Red is the colour of my true love’s wings.
‘Oh, I would love to see them.’
One day you will, but not today.
IN THE HALL
of the
hôtel
, Tannhauser checked the bodies for life by the light of the chandelier. He found none. A breathing
sergent
might have been useful, but he had erred on the side of inflicting lethal wounds. He listened and heard no sounds. The slain had died with a variety of sighs and prayers, but no screams; desperate men in a brawl didn’t scream, unless killed badly, and these had been killed well. They’d had no reason to call out for help; they had been the help. No more of a din, then, than might attend the arrival of four bravos.
He bolted the front door. He went to the back door and opened it. He dragged in the body of the
sergent
he had shot in the chest before he’d happened on the bravos in the street. He retrieved the bodkin.
Nine men in all.
Le Tellier must have been feeling insecure; and likely now felt safe.
Tannhauser could have used his own watchman, in case of chance arrivals, but he didn’t want Estelle and young Amparo in the house. He took Altan’s horn bow from his chest and hung it, with the quiver of broadheads, on the baluster at the foot of the stairs. He doubted there was another man in the city able to draw it. The bowstring dripped with blood where it had crossed his chest. He ran his fingers down its length and flicked away the gore. He took the crossbow he had dragged in with one of the bravos. He drew it and armed it and shoved four spare bolts in the back of his belt. He kept Frogier’s bow on his left shoulder.
He made a quick search of the rooms on the ground floor.
All were empty but one, which was locked and showed no light underneath. If anyone had had the sense to lock it from inside, in the dark, they would be glad to stay that way. He let it be. He retrieved the flanged steel mace he had used to brain the dying bravo.
He climbed the staircase.
More doors. No lights within. No sounds. He let them be, too.
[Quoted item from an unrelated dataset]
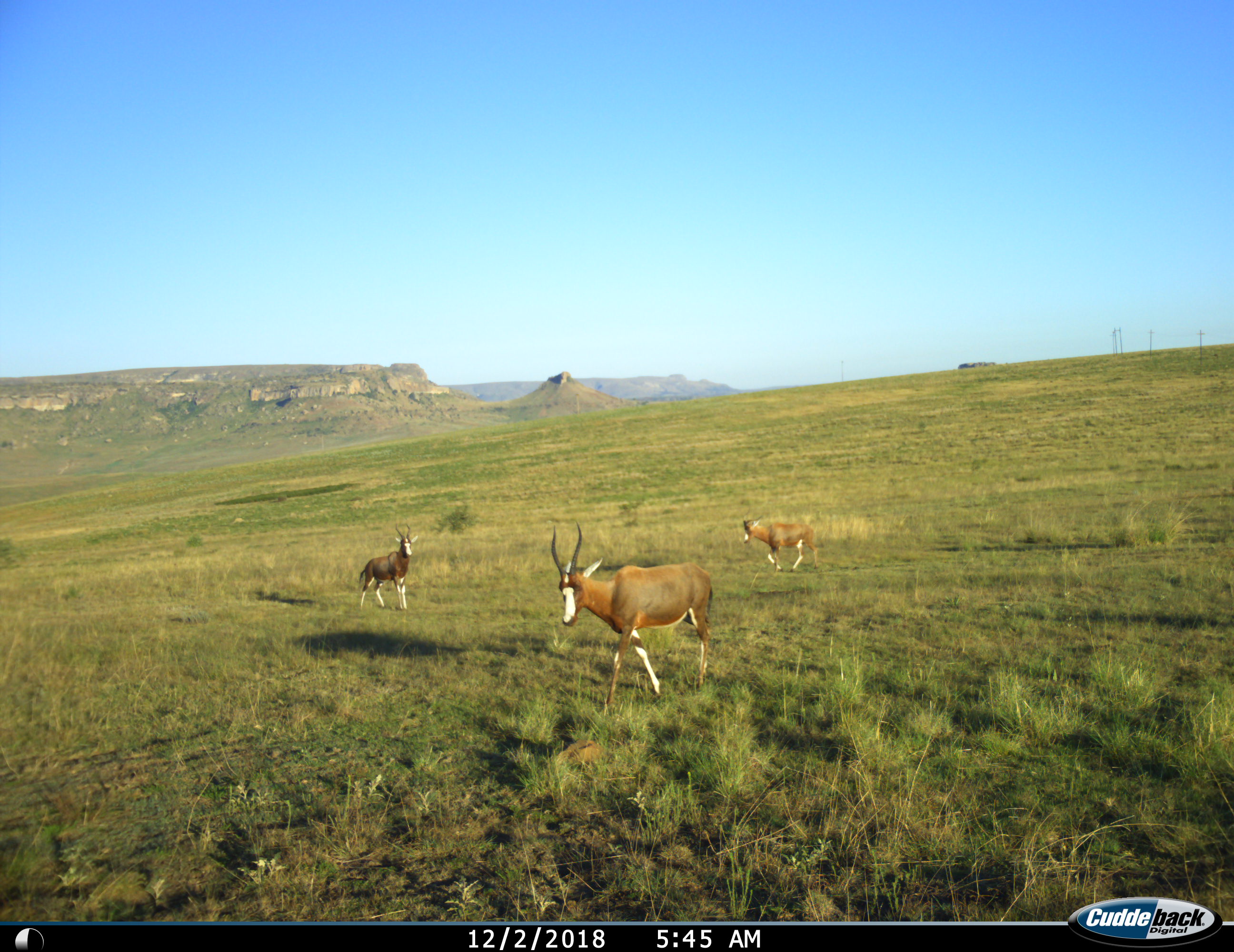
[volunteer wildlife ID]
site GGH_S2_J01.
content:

He headed south across the landing and down the corridor. The corridor opened into a lamp-lit ante-room. The door to the office was gilded with a cockleshell emblem. He listened. He heard a thin voice, a whine. Petit Christian. He paused.
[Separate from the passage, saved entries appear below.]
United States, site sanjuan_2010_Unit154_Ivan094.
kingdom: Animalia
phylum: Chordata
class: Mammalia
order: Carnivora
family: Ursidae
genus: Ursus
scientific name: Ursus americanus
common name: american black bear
In Le Tellier’s shoes, he would have at least one bodyguard with him. Two? Two would be undignified, and a second would be better placed below; but two at most. If he were cautious, he would send Petit Christian to answer the door. The door opened inwards, hinged on the right. The bodyguard, were he worth his station, would be ready with gun or crossbow. If the guard answered, all the better.
Tannhauser propped the mace by the doorjamb. He unhitched the bow and quiver and left them, too. He couldn’t do much about his accent, except raise the pitch half an octave and muffle it with feigned deference. He held the crossbow upright by the stock in his left hand. He knocked twice, lightly, and tried to sound timid.